A arquitetura desenhada constituiu-se basicamente da seguinte forma:
Ao contrário do modelo anterior usando-se o Oracle, o Data Warehouse passou a funcionar na arquitetura toda da IBM, sendo utilizado o ETI como ferramenta de ETL (Extração, Transformação e Carga), o Sync Sort como apoio ao ETL, fazendo o sort do arquivos, o DB2 EEE como banco, sendo esse, desenhado exclusivamente para armazenar e recuperar grandes volumes de dados com boa performance. Information Catalog como ferramenta de metadados, e na área crítica do projeto que nada mais é do que o front end, foi implementada uma solução híbrida, que mostrou-se bastante acertada. Para informações mais agregadas e de um nível de acesso mais gerencial, foi implementada a tecnologia MOLAP, sendo o DB2 Olap Server o banco e o Hyperion Analyser como ferramenta de acesso a esse banco.
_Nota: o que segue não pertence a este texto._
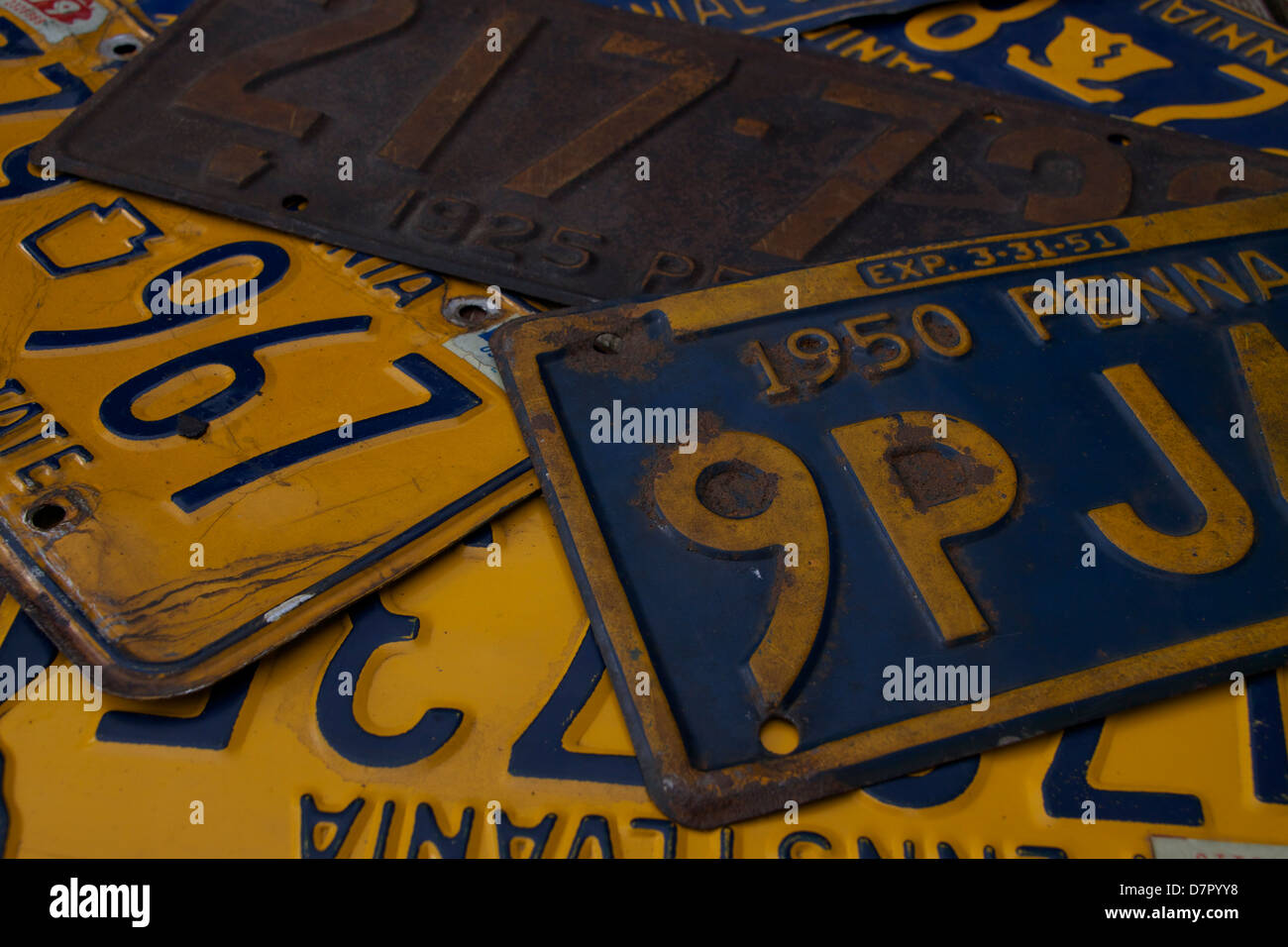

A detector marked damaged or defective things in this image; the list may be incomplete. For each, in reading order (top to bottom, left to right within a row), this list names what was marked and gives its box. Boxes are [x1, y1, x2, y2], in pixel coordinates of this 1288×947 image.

O DB2 Olap Server, nada mais é do que o Essbase da Hyperion empacotado pela IBM. Já se o usuário for buscar informações de um nível de maior detalhe, ele utilizará o Business Objects client server ou o Web Intelligence, também da Business Objects, sendo que esse último é voltado exclusivamente para web. Tudo isso rodando na plataforma UNIX.
Como Bill Inmon já falava no seu livro Data Warehousing, numa empresa de telecom o principal enfoque sempre é dado ao departamento de marketing, foi ele o escolhido para começar a implementação, devido a gerenciar melhor a competitividade da empresa e o relacionamento com o cliente. Esses Data Marts transformaram-se nas visões dos usuários sobre os assuntos em questão e que atende grande parte do departamento de marketing.
Um ponto que chama a atenção é o volume de dados que é manipulado nas cargas. Imagine uma empresa com aproximadamente 15 milhões de clientes onde cada um faz em média 5 chamadas telefônicas diárias. Isso é igual a aproximadamente 75 milhões de chamadas, em média, por dia armazenadas no warehouse. Partindo do princípio que cada registro contenha 200 bytes, chegamos facilmente ao volume de terabytes armazenados. Isso não estão computados os índices, replicações eventuais e backups.
Tudo isso é extraído da plataforma alta, onde predominam os ambientes DB2 e Adabas, transformado numa área de stage em DB2 EEE e depois carregado definitivamente no Data Warehouse Corporativo e esse, por sua vez alimenta os Data Marts que são muito utilizados por seus usuários.
Bem, esse foi um overview de um projeto de sucesso que tivemos a felicidade de atuar. Nós fizemos a parte de administração e manutenção dos Data Marts antigos e fizemos o planejamento e implementação de toda estrutura ROLAP do Data Warehouse Corporativo. O projeto foi homologado há 3 meses e os Data Marts sendo bastante utilizados. Curiosamente no jornal Gazeta Mercantil do dia 19/11/2001 apontou um aumento na receita da Brasil Telecom no último trimestre de 21%, será coincidência? O certo é que ela está entre as três maiores do ramo no Brasil e também é a primeira na lista de investimento em ações no segmento de telefonia fixa.
Fonte

CIELO, Ivã Rafael. Estudo de caso da Brasil Telecom. [S.l.: s.n.].